Passage given:
[start]
Villefranche sur Mer

Villefranche sur Mer
it all starts with a beach

Tuesday, July 22, 2014

Cloudy with a chance of Biot

Sunday I get up, ready for a beach day, but alas - clouds! First I've seen in quite I decide to train/bus to Biot, a little hilltown recommended by friends. Since I'm doing a story on Le Villages Perché, it was a no brainer.

The train goes on time and without a hitch. At the bus stop in Biot sur Mer, I meet Kenza, a chef from Paris (on vacation). She sorts out the directions to the vielle ville then invites me for a fabulous meal next time I'm in Paris. (She speaks French for 'dix minutes', and I understand everything :-) One of the best things about travel is the people you meet along the way!

Before long I am waiting with 6 fun-loving Britts, and we share and laugh for 30 minutes til the bus comes (Sunday schedule), taking us uphill to Biot, known for its glass blowing, ceramics, and the Museum of Ferdnand Leger (a giant in the modern movement).

By serendipity I find my way down a little side street and am warmly welcomed by Eric at Le Jarrier, where I enjoy a lovely view,  sweet breeze, nice jazz, excellent food, and impeccable service.
An amuse bouche of watermelon pieces, bruschetta with tepanade et aoli. Asparagus salad with petite mozzarella, olives, tomatoes, greens and fennel. Lightly dressed. Bon! Lamb with wild mushrooms, veggie flan (light as a pillow), frites. Yum! A great local red (2 glasses included with menu). Cafe et après - white rum avec 3 raisins. Wow! If you're ever in Biot, treat yourself!!

I run into the Britts again at a lookout. And again on the last bus. We're still laughing. Lifted my spirits on this long and overcast day.
[end]
Entries shown:
[start]
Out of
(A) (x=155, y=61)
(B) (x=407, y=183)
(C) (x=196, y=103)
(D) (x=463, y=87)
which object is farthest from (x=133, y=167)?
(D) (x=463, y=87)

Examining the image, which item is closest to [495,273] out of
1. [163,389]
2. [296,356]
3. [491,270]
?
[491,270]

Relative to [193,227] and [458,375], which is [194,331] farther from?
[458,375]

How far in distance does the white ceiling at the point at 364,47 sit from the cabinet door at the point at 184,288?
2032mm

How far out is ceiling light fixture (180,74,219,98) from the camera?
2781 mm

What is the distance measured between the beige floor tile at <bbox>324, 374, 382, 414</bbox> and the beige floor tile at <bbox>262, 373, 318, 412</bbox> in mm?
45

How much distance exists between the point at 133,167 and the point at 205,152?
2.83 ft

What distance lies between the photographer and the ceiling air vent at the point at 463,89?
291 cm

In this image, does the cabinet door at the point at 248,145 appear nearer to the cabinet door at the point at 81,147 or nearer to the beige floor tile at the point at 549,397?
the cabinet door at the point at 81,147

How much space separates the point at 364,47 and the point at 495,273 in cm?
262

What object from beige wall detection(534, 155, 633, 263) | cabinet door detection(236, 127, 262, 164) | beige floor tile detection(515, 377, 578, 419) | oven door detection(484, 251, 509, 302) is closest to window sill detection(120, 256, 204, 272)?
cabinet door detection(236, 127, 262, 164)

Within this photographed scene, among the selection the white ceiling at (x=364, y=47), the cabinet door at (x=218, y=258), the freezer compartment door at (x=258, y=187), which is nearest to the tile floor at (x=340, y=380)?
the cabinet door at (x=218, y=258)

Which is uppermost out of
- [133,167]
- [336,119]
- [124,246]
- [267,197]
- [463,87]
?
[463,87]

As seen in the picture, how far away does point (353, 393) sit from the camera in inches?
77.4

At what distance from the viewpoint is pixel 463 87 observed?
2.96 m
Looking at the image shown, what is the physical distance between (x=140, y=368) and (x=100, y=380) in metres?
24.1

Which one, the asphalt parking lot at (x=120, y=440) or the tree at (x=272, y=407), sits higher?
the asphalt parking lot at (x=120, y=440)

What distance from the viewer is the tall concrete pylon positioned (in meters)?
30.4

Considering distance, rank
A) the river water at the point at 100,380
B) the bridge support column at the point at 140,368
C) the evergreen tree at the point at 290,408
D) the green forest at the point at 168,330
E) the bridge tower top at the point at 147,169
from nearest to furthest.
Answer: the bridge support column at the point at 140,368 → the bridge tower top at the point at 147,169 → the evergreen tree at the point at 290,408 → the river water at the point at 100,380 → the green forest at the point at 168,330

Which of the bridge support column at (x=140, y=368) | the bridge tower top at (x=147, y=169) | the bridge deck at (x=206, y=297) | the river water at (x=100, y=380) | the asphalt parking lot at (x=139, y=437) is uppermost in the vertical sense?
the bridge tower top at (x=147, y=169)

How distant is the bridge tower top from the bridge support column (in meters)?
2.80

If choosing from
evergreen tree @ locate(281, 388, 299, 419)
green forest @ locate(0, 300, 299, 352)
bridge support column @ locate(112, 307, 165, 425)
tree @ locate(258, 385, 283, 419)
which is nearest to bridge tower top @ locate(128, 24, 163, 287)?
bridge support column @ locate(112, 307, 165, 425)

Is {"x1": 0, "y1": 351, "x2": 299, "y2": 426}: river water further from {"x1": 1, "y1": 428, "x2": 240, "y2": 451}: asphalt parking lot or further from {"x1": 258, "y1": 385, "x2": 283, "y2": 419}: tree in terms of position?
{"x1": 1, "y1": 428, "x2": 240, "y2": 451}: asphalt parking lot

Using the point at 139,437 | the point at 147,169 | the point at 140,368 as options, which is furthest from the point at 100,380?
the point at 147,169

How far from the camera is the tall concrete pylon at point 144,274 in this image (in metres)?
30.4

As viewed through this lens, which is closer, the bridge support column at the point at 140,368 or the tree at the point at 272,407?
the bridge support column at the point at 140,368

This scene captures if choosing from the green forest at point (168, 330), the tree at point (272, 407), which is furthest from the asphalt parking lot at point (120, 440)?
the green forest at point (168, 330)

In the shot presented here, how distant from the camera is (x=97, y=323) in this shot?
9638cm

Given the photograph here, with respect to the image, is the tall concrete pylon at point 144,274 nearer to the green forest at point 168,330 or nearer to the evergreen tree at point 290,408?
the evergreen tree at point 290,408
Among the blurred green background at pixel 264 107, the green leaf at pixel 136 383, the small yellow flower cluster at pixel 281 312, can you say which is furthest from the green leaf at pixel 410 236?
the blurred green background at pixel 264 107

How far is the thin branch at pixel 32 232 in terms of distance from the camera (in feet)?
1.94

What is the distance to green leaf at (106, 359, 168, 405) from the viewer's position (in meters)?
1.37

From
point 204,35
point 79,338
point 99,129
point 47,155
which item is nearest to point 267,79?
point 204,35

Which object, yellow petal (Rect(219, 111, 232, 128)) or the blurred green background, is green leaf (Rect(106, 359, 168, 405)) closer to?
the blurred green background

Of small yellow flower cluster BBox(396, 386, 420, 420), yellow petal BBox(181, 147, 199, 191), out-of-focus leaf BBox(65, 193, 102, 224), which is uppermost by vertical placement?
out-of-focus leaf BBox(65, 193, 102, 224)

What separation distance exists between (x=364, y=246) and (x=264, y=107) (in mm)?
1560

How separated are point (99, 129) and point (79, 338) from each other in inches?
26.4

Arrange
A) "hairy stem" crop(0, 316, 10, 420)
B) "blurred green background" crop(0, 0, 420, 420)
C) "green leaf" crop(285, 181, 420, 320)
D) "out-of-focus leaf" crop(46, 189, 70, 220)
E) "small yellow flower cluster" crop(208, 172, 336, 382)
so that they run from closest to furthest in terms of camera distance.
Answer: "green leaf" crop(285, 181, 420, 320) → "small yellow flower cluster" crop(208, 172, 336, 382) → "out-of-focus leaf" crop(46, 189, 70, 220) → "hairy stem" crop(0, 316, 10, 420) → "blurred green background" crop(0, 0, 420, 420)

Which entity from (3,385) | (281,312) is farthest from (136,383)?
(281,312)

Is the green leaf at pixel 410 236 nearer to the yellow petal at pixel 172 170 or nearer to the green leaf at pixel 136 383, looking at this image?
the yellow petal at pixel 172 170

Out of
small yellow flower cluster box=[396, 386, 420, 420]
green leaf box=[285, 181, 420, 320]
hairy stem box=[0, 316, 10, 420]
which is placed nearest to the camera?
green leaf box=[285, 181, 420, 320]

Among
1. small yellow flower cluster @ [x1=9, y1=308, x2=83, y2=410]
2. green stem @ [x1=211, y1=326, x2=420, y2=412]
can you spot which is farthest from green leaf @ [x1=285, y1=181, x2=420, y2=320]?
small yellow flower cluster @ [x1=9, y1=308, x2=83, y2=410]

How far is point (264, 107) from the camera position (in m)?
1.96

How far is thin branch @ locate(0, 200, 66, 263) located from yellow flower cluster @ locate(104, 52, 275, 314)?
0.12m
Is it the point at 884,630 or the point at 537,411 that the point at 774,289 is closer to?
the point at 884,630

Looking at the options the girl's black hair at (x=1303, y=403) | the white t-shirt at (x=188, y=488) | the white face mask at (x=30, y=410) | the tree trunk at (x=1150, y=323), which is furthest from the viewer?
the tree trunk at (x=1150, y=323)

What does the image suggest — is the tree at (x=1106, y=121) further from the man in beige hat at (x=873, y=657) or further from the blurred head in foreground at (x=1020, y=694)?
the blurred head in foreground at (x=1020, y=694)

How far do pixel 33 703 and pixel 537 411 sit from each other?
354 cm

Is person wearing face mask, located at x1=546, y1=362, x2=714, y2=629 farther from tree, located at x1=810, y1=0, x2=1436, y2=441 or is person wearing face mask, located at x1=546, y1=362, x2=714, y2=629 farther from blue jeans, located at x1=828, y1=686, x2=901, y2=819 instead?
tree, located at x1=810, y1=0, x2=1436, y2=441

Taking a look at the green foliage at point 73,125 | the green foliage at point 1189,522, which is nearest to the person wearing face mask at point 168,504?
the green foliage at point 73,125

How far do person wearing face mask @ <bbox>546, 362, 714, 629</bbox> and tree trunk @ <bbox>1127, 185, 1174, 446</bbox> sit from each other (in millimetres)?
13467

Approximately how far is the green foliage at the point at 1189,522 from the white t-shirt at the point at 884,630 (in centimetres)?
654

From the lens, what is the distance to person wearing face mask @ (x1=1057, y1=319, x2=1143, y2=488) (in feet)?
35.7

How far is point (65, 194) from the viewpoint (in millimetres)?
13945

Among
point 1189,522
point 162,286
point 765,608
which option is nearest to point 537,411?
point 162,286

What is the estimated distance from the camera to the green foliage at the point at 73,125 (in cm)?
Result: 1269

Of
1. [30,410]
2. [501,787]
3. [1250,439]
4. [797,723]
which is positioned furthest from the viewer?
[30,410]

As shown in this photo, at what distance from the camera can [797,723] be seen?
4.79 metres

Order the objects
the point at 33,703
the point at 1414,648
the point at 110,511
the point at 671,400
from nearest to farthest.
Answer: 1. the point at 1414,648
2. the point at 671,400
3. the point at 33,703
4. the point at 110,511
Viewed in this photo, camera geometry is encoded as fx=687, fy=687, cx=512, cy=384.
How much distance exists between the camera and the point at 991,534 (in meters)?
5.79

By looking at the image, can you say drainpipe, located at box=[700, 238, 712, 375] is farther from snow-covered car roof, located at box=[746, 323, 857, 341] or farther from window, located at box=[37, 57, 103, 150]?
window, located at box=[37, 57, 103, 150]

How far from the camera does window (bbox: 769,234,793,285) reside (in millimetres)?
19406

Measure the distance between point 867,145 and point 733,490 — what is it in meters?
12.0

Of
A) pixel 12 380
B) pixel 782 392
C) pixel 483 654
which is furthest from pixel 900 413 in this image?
[end]
Exercise instructions:
**a.** In the Biot travel post, why does the writer go to Biot on Sunday instead of spending a day at the beach?
**b.** Pick up the Biot travel post after its final sentence and carry it forward.

The responses:
**a.** Clouds ruled out the planned beach day, and friends had recommended Biot, a little hilltown. The writer was also working on a story about Le Villages Perché, so the trip was a no-brainer.

**b.**
Saturday, July 19, 2014

TRIP DIARY: Vernazza to Vence to Cannes


31 June - Travel day: Up the Italian coast and back to France. Vernazza to Monterosso to Genoa to Ventimiglia to Nice to Cagnes sur Mer to Vence (8 am to 7 pm). I finally connect with other residents, Tony & Jane, after 5 (late) trains from Italy and a slow bus from Cagnes sur Mer, 25 cl of wine with moules et frites (while waiting at la Victoire in the square right outside Vence's old town). As it darkens (9-10 pm), waiter Paschal finally gives me a map of the historic city, drawing a line to my street, and I haul my suitcase and backpack through the cobbled streets, finding my way. I knock, and no one responds. At last Tony arrives, guiding me to my room two floors up. I sleep, exhausted.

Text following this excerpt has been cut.